Behind him, the Saxon raised his sword.

Lancelot screamed. Guinevere couldn't understand what he was shouting because she'd suddenly run out of air.

And Arthur's eyes closed as he blindly stabbed behind him. The sword above his head trembled--then fell backwards as the Saxon choked up thick black-flecked blood and died. Arthur held onto his sword long enough to pull it from the Saxon's body, then dropped it and fell forward onto his elbows, gasping as if he'd never breathed before.

Where she found the energy, Guinevere didn't know, but somehow she was over the intervening space and pressing her face into one side of Arthur's neck, taking deep whiffs of the sweat, blood, death and life that saturated his skin. She slumped against him, each of them mutually propping the other up.

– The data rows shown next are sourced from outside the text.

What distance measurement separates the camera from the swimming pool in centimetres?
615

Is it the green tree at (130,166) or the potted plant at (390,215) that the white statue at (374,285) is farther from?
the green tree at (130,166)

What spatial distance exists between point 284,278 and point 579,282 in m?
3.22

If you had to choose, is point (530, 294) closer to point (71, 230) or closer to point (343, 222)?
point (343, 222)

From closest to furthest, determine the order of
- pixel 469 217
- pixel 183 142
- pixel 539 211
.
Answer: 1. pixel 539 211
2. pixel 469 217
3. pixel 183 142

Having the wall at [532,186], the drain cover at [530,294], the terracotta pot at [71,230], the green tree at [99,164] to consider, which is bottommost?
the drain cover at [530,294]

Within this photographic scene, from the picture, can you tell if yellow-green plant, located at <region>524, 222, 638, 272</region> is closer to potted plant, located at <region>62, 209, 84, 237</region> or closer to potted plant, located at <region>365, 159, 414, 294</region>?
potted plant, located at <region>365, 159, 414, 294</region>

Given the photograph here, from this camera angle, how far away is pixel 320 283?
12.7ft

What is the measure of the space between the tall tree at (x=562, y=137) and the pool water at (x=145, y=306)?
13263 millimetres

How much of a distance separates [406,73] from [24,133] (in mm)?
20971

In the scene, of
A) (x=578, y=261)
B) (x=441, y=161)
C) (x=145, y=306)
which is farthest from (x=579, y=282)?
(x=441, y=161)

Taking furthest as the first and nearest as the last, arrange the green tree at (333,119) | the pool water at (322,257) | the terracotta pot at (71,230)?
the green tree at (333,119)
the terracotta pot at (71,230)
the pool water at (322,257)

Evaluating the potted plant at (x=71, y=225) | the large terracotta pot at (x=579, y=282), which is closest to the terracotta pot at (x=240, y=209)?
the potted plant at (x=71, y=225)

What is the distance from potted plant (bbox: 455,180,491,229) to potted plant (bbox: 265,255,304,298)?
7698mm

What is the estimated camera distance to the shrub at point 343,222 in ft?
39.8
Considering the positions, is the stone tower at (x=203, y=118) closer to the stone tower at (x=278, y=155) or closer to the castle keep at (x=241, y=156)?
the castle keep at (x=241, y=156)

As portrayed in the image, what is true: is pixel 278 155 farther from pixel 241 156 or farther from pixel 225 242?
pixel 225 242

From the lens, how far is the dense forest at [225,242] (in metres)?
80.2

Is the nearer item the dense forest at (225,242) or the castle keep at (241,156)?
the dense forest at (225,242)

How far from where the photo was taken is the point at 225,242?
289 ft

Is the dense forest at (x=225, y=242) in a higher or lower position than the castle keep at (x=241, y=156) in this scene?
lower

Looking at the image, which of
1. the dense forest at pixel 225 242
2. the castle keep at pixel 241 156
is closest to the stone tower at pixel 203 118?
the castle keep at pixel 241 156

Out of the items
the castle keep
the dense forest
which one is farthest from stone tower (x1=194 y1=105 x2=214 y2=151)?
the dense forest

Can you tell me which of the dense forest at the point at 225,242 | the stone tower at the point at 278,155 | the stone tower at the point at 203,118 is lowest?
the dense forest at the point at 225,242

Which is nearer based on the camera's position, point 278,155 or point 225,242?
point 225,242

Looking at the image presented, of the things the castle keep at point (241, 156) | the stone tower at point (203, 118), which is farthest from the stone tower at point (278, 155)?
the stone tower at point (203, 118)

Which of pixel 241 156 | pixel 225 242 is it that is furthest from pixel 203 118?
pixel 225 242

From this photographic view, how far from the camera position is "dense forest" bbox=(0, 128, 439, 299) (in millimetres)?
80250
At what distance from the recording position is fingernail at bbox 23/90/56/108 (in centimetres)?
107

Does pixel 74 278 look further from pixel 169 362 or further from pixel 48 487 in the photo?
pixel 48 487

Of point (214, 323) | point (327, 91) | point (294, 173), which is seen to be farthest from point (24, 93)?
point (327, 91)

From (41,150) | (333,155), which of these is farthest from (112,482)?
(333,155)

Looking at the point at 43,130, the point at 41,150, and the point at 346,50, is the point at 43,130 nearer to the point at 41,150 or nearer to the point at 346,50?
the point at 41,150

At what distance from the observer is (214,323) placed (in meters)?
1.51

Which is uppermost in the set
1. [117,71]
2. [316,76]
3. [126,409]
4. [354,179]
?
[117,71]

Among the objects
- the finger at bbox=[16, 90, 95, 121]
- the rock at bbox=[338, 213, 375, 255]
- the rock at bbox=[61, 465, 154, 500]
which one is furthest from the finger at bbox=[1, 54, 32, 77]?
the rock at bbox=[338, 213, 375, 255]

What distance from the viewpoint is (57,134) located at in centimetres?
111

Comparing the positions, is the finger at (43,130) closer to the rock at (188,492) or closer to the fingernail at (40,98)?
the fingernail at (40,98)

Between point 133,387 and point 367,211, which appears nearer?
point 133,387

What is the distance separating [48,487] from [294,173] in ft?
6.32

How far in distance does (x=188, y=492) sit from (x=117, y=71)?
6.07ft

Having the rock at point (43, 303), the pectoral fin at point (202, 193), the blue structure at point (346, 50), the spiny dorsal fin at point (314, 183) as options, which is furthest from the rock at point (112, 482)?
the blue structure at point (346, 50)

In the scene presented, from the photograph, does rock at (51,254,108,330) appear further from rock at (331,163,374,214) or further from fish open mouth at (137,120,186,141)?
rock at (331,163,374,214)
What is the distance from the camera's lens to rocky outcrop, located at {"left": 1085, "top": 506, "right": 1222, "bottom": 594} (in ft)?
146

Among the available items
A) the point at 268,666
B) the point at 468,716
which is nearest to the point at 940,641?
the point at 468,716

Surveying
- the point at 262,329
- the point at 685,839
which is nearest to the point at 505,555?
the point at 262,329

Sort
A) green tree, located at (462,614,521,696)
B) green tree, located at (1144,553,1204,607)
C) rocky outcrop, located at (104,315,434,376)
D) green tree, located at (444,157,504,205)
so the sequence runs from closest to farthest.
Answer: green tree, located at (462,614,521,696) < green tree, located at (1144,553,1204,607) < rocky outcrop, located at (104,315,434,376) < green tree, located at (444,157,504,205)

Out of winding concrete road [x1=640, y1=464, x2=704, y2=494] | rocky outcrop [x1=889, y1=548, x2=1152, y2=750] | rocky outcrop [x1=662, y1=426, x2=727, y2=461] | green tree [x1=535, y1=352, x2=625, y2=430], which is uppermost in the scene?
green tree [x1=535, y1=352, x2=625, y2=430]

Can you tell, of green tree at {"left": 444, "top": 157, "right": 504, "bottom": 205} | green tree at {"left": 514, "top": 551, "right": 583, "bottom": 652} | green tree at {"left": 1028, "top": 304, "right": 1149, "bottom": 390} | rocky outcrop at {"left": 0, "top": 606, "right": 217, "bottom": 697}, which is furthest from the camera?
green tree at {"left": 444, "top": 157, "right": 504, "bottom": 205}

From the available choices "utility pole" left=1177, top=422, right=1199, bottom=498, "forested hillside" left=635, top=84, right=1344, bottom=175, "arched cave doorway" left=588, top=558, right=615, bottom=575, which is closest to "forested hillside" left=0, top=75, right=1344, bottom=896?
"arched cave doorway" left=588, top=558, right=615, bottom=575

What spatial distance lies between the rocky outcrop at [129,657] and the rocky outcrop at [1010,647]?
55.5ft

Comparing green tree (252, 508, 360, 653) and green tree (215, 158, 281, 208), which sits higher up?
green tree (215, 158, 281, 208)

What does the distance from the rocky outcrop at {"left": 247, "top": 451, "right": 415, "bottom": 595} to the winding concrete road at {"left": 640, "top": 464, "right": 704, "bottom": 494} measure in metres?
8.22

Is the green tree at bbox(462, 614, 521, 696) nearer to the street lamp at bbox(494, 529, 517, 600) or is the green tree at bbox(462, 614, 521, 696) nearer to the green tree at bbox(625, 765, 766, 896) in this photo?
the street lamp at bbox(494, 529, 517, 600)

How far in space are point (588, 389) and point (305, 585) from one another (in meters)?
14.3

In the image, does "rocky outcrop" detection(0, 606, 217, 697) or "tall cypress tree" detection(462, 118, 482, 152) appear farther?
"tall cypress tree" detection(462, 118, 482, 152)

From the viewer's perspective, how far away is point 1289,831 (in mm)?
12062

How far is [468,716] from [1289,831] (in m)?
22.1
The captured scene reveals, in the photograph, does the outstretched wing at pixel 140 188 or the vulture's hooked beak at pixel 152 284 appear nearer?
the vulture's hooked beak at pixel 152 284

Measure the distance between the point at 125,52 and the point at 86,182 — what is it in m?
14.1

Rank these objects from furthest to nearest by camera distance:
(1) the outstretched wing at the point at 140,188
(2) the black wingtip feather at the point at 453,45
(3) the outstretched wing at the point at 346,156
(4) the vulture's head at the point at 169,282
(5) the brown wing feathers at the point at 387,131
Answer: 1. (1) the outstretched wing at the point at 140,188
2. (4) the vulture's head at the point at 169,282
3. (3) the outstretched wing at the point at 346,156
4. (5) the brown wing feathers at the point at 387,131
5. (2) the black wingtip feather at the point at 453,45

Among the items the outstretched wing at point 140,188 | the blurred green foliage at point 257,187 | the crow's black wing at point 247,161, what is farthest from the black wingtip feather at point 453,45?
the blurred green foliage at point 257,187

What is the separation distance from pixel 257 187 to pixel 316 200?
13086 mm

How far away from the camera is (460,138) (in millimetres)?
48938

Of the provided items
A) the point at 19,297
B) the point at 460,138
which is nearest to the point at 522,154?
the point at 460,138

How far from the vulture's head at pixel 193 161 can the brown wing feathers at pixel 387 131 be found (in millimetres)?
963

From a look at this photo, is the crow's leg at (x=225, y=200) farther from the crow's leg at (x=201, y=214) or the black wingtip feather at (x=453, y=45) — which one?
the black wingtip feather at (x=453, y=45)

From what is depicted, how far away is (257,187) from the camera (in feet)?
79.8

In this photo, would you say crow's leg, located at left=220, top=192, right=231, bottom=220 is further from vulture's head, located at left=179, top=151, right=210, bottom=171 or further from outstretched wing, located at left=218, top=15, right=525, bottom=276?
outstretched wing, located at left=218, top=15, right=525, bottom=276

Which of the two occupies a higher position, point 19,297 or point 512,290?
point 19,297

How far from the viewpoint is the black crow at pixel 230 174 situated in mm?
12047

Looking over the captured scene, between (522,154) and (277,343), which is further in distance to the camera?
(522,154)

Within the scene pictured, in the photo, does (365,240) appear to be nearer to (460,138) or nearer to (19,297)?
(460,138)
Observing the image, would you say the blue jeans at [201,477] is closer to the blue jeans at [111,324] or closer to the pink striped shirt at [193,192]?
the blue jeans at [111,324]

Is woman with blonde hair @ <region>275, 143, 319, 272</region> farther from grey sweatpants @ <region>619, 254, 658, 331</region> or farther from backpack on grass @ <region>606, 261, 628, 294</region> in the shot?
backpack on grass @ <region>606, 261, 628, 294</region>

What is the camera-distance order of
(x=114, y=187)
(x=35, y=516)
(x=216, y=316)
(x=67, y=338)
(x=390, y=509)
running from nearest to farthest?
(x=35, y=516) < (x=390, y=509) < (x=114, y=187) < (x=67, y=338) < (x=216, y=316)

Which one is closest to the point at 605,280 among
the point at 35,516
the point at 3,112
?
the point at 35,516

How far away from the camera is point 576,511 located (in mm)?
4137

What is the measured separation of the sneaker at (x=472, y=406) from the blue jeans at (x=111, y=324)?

"Well. Looks like the battle's over." Lancelot was there--he'd gotten to Arthur first and had his head on Arthur's shoulder. The arrow forced him to twist away from Guinevere, but she could still hear the shaking in his voice. His hand groped against her hip, then found Arthur's hand and knotted their fingers together. "What I do to you...more like what you do to me. Arthur--you almost--Arthur--Arthur--"

"I'm here. We're here." Arthur carefully lifted his other hand and roughly stroked Lancelot's bent head, then drifted his fingers to the arrow shaft. "This needs to come out. We--we need to get off this field."

Someone coughed, and Guinevere looked up to see the other knights dragging themselves towards the three of them. The scout--Tristan?--was being carried between two others; he looked near to dying, but when he raised his head, she saw that his eyes were still too bright for that.

They were all more hurt than she was. The thought stung at Guinevere, goading her into standing. Her head rippled in blackness for a moment, but it passed and she was still on her feet, still in command of her people, who were slowly gathering around her and the knights. "You've won Britain. All of you. Now let her heal you."